Le modèle suggère que le comportement collectif ne nécessite pas de circuits neuronaux spécifiques. Il pourrait plutôt provenir de mécanismes fondamentaux déjà présents chez des ancêtres solitaires. C’est peut-être là que réside l’origine évolutive de l’intelligence collective.
Des observations empiriques menées sur des poissons et des criquets soutiennent cette hypothèse. Eux aussi réagissent à des changements subtils de leur environnement, sans qu’une communication explicite soit nécessaire. L’ordre naît de l’interaction – un principe qui pourrait également intéresser le développement de systèmes artificiels.
De nouvelles perspectives pour la robotique et l’intelligence artificielle
En robotique collective, il serait possible d’imiter à l’avenir la double logique de navigation du cerveau animal. Les robots pourraient alors s’orienter sans commande centrale ni GPS, en formant – à l’instar des animaux – des cartes collectives de leur environnement.
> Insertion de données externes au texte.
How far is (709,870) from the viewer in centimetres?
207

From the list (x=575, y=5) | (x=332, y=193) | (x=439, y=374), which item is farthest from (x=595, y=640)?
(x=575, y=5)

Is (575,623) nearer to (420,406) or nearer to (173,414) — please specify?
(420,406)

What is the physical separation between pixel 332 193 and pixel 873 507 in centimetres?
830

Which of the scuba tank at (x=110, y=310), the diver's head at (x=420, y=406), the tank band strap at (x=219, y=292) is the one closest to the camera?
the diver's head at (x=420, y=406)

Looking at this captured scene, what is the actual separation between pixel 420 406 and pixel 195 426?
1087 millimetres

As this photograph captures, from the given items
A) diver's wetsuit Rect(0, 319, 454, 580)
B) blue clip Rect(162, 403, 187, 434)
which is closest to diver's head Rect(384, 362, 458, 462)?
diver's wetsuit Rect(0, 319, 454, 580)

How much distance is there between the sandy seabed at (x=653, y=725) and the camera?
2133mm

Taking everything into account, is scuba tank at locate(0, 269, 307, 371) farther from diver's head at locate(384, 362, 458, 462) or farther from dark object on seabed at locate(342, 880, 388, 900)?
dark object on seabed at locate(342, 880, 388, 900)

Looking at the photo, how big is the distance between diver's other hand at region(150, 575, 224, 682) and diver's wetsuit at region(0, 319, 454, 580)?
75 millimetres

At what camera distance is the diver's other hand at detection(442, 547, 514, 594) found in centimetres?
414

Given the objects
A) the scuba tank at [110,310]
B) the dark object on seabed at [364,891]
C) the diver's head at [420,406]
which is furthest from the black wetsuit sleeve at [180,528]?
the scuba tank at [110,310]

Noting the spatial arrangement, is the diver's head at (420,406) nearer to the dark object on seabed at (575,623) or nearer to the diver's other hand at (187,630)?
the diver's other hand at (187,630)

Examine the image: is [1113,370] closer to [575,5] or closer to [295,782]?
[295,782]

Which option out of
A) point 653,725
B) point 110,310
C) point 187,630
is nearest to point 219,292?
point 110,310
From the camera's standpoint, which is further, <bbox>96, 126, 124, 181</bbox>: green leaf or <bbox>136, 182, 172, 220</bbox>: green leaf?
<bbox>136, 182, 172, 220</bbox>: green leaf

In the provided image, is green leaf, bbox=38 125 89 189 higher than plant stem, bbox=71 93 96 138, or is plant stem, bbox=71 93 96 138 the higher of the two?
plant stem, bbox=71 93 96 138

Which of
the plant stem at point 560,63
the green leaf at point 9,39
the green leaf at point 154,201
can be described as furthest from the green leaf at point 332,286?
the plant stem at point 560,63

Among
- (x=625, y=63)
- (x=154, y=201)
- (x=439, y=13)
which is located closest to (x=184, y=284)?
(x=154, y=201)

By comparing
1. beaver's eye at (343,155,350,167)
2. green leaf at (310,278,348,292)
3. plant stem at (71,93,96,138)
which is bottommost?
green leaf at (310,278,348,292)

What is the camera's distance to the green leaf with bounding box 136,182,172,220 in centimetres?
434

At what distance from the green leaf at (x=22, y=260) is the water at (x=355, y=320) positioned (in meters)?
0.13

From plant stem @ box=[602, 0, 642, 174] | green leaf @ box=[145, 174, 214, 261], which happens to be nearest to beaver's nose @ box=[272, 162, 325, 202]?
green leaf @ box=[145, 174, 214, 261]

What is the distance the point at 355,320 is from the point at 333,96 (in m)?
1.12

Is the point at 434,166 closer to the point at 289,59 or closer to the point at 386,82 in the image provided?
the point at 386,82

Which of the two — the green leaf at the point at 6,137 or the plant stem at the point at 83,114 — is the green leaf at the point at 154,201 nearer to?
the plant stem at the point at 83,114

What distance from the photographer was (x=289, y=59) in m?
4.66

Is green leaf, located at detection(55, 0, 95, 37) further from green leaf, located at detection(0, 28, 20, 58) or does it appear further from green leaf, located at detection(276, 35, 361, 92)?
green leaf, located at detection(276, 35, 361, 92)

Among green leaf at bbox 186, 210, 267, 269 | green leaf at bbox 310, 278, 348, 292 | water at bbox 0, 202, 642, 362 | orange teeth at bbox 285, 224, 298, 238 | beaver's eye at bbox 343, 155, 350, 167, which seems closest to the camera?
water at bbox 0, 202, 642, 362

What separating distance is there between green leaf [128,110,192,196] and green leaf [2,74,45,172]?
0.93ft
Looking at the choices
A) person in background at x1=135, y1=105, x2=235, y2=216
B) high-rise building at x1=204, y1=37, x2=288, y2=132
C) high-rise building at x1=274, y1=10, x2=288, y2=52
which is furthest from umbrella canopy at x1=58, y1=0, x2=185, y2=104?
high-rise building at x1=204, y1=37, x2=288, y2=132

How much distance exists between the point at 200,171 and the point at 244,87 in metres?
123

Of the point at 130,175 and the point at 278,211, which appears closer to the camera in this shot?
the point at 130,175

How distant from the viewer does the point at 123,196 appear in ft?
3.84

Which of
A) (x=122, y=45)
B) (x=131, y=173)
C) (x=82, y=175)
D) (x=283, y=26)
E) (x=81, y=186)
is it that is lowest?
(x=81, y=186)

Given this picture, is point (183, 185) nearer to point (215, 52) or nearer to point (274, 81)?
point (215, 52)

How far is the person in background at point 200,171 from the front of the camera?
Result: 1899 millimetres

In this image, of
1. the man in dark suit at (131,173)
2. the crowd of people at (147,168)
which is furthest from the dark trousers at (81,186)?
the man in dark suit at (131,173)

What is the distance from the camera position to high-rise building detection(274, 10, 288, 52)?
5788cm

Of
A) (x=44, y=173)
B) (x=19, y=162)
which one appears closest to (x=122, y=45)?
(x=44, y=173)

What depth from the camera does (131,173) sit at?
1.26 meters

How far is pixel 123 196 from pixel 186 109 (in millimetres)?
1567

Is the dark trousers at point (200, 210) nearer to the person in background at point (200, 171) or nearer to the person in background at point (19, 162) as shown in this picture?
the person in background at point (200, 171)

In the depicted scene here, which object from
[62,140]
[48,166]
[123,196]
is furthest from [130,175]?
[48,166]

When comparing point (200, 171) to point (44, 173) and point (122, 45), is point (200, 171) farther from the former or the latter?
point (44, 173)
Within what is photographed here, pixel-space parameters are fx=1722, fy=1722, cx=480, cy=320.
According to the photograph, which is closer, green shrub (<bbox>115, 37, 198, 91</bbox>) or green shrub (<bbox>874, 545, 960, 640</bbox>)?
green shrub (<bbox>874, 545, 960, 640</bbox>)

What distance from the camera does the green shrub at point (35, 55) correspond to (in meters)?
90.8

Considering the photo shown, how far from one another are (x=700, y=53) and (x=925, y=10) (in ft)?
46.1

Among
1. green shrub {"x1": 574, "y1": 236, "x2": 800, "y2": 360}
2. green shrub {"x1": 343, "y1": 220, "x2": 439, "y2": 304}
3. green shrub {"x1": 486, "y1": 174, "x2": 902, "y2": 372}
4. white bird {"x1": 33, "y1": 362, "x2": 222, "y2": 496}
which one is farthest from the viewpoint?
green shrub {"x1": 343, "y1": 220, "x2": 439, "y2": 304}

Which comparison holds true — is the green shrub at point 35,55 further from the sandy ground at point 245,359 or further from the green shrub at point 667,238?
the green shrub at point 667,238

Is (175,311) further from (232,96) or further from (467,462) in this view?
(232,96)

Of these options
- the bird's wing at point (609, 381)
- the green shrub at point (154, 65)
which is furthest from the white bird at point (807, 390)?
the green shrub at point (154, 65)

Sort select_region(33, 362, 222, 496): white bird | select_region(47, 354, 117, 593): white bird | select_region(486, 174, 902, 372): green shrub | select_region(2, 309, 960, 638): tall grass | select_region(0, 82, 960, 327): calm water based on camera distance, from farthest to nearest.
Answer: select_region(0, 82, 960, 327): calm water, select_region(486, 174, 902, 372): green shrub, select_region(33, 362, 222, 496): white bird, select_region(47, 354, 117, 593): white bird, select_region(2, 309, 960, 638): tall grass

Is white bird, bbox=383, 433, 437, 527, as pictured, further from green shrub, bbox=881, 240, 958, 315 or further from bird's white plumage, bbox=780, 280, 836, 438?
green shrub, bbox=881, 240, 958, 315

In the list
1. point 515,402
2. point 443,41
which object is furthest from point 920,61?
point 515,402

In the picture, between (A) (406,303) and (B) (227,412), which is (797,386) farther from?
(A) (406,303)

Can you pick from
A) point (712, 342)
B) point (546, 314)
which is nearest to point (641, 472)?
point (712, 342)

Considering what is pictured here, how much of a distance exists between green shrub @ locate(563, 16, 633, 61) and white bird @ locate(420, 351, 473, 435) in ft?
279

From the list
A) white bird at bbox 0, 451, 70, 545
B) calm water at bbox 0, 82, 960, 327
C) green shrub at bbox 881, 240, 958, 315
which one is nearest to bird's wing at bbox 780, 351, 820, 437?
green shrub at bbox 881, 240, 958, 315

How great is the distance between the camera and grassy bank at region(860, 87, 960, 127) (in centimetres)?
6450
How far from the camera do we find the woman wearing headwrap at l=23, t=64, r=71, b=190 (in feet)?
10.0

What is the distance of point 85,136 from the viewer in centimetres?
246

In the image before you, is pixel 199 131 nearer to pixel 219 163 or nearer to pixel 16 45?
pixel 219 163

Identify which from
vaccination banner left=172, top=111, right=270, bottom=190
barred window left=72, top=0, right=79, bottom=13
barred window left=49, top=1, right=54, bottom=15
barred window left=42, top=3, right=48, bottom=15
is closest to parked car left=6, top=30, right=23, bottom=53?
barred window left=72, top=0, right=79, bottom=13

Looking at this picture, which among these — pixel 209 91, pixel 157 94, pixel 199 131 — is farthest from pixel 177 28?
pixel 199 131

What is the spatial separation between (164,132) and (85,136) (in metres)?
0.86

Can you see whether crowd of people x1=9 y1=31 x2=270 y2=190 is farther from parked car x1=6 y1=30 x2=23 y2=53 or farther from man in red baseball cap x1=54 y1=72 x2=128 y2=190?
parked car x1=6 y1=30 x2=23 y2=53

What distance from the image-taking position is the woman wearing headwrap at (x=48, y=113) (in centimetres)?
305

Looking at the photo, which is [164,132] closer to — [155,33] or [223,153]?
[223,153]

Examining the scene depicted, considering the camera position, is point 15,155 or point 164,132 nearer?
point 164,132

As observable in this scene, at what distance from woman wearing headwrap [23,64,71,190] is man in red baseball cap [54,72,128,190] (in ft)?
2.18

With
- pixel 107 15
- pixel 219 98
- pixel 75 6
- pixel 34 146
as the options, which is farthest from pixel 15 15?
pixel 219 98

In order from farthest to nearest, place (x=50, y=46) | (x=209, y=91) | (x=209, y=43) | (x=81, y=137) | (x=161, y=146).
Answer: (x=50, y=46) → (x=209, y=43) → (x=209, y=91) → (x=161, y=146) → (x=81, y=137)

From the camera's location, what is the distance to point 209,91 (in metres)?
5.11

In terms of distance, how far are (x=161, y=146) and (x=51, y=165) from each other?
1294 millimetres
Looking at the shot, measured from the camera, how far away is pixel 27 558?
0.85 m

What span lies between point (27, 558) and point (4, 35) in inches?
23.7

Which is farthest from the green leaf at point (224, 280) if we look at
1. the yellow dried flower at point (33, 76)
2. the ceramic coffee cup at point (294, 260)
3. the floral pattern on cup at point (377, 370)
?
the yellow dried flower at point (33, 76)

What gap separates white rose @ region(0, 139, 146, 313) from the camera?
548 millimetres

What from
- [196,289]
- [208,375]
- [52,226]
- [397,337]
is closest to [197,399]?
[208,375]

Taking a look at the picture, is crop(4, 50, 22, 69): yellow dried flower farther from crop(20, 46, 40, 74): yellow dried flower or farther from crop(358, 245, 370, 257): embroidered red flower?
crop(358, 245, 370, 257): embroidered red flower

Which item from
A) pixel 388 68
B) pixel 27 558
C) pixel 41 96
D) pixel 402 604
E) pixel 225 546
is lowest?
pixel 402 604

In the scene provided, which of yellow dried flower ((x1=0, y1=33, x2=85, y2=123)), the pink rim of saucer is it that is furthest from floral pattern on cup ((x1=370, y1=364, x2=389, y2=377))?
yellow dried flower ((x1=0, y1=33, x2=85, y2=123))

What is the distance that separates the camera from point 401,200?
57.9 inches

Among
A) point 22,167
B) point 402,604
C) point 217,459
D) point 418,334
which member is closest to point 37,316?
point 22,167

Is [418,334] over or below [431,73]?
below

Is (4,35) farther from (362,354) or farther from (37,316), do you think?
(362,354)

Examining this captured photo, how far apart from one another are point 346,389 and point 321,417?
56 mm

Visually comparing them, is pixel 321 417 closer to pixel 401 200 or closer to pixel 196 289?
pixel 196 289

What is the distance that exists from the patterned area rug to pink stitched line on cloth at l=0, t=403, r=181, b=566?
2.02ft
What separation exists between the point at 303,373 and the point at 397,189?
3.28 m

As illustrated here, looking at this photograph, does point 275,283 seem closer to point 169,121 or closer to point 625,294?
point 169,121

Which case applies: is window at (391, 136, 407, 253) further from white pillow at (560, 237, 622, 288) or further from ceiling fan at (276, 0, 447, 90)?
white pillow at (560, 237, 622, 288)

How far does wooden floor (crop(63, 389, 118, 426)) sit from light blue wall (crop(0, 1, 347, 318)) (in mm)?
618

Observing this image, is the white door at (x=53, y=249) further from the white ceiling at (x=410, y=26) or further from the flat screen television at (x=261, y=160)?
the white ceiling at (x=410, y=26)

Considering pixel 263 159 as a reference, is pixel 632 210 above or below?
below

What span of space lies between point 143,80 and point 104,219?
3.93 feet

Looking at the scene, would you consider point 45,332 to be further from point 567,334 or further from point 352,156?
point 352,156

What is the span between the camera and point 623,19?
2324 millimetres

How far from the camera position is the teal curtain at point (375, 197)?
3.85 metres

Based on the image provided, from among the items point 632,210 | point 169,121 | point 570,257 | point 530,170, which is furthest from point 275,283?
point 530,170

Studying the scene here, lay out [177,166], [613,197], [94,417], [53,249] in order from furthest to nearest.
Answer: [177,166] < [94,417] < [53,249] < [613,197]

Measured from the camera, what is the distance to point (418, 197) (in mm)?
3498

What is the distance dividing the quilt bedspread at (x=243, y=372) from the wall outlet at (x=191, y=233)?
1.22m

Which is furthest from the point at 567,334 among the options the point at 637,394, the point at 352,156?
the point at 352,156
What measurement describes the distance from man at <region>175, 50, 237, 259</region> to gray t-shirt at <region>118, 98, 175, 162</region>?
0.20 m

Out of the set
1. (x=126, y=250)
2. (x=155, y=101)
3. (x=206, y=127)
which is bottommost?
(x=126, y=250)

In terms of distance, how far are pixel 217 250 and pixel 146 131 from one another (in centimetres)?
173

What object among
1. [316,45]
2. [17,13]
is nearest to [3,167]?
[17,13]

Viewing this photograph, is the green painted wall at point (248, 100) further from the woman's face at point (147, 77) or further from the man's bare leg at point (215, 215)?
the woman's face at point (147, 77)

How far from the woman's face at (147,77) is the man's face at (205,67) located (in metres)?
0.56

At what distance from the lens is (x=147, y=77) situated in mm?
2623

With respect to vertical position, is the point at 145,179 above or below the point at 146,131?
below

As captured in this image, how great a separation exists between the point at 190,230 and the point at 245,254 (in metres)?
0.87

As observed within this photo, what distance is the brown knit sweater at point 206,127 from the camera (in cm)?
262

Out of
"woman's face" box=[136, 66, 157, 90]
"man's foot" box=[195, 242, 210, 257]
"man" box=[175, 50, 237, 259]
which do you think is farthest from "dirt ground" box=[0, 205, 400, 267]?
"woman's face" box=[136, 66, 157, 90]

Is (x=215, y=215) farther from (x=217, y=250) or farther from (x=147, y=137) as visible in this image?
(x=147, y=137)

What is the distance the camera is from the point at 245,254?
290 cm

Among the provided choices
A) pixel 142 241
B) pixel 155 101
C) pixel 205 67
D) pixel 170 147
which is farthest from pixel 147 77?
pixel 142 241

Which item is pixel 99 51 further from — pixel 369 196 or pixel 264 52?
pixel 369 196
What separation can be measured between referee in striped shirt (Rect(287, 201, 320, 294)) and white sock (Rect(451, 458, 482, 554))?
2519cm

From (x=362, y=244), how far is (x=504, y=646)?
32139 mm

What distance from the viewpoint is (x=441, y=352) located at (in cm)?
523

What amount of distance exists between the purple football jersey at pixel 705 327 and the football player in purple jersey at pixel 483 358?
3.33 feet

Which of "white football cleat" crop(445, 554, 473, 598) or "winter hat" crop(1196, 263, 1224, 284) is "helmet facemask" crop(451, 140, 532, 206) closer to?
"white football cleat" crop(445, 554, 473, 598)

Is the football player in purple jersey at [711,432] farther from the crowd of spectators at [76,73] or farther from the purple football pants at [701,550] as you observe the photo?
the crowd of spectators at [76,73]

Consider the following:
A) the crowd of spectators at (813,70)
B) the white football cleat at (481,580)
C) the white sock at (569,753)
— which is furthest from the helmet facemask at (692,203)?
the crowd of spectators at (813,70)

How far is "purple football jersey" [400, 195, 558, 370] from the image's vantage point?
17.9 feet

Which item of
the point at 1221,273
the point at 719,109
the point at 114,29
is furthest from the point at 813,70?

Parallèlement, des processus d’apprentissage et de prise de décision collective peuvent être intégrés, éléments essentiels au développement de systèmes adaptatifs et autonomes. Le comportement grégaire allocentrique montre ainsi que les processus cognitifs peuvent constituer la base même de l’intelligence collective.
Ce que nous voyons dans le ciel sous la forme d’un nuage d’oiseaux frémissant est donc l’expression d’une synchronisation neurologique. Cela ouvre une toute nouvelle perspective sur le mouvement collectif dans la nature.
Référence de l'article :
Salahshour, M., & Couzin, I. D. (2025): Allocentric Flocking. Nature Communications.